Tuesday, October 8, 2013

Maximum Subarray

Q:
Find the contiguous subarray within an array (containing at least one number) which has the largest sum.
For example, given the array [−2,1,−3,4,−1,2,1,−5,4],
the contiguous subarray [4,−1,2,1] has the largest sum = 6.
More practice: If you have figured out the O(n) solution, try coding another solution using the divide and conquer approach, which is more subtle.
A:
----------CLRS 上的  divide and conquer 算法
public class Solution {
    public int maxSubArray(int[] A) {
        // same with the buy&sell stock problem
        return maxSubArray(A,0,A.length-1);
    }

    private int maxSubArray(int[] A, int low, int high) {
        if(low==high){
            return A[low];
        }else{  // low < high
            int mid = (low+high)/2;
            int maxLeft = maxSubArray(A,low,mid);
            int maxRight = maxSubArray(A,mid+1,high);
            int maxCross = maxCrossArray(A,low,mid,high);
            return Math.max(maxRight, Math.max(maxLeft, maxCross));
        }
    }

    private int maxCrossArray(int[] A, int low, int mid, int high) {
        // left part
        int sum = 0 ,maxLeftSum = A[mid];
        for(int i =mid;i>=low;i--){
            sum += A[i];
            if(sum>maxLeftSum){
                maxLeftSum = sum;
            }
        }
        // right part
        sum = 0;
        int maxRightSum = A[mid+1];
        for(int i = mid+1;i<=high;i++){
            sum+=A[i];
            if(sum>maxRightSum){
                maxRightSum = sum;
            }
        }
        return maxLeftSum + maxRightSum;
    }
}

----------------------Kadane's algorithm   ----------- O(n)  ---
-------IDEA: keep two values, maxSoFar, maxEndingHere------------从前面开始,逐个加入数组的值。

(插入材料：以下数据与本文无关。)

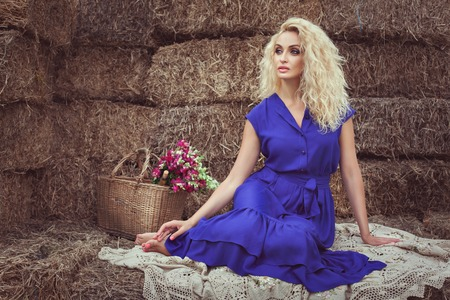 footsie: Beautiful blonde woman in the hayloft in the village, she is dreaming and waiting. Stock Photo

--------

public class Solution {
       public int maxSubArray(int[] A) {
        int maxSoFar = Integer.MIN_VALUE/2;
        int maxEndHere = Integer.MIN_VALUE/2;
        for (int i = 0; i < A.length; i++) {
            if (maxEndHere <= 0) {
                maxEndHere = A[i];
            } else {
                maxEndHere += A[i];
            }
            // update max_so_far
            if (maxEndHere > maxSoFar) {
                maxSoFar = maxEndHere;
            }
        }
        return maxSoFar;
    }
}
-------------------第二遍------------------就是用空间换时间-----------

public class Solution {
       public int maxSubArray(int[] A) {
        // space to time
        int n = A.length;
        if(n==0)
            return 0;
        int maxSum[] = new int[n]; // max sum till current position
        maxSum[0] = A[0];
        for(int i =1;i<n;i++){
            maxSum[i] = Math.max(A[i], A[i]+maxSum[i-1]);
        }
        // find maxsum value in maxSum
        int result = maxSum[0];
        for(int i =1;i<n;i++){
            if( result < maxSum[i] ) 
                result = maxSum[i];
        }
            return result;
    }
}

-----------------3 rd Pass -----------不用数组空间, 只需要一个变量,记录max sum value  ending here 即可------
对比上面的实现, 是  利用    语句
A[i] + Math.max(0,maxEndHere);
中, A[i] 在外边,  这样,保证了后面的,不会溢出。就是说,避免了像上面那样, Integer,MIN_VALUE +  负数 的情况出现

public class Solution {
       public int maxSubArray(int[] A) {
       //     if(A.length==0)
       //         return 0;
       int totalMax =Integer.MIN_VALUE,maxEndHere=0;
       for(int i =0;i<A.length;i++){
            maxEndHere =A[i] + Math.max(0,maxEndHere);
           totalMax = Math.max(totalMax, maxEndHere);
       }
       return totalMax;
    }
}

注意: 这里,  其实A.length==0的情况, LC的test case 中估计是没有出现。 或者说,没有定义。  因此,当A为空的时候, 我们这里返回最小值是可以的。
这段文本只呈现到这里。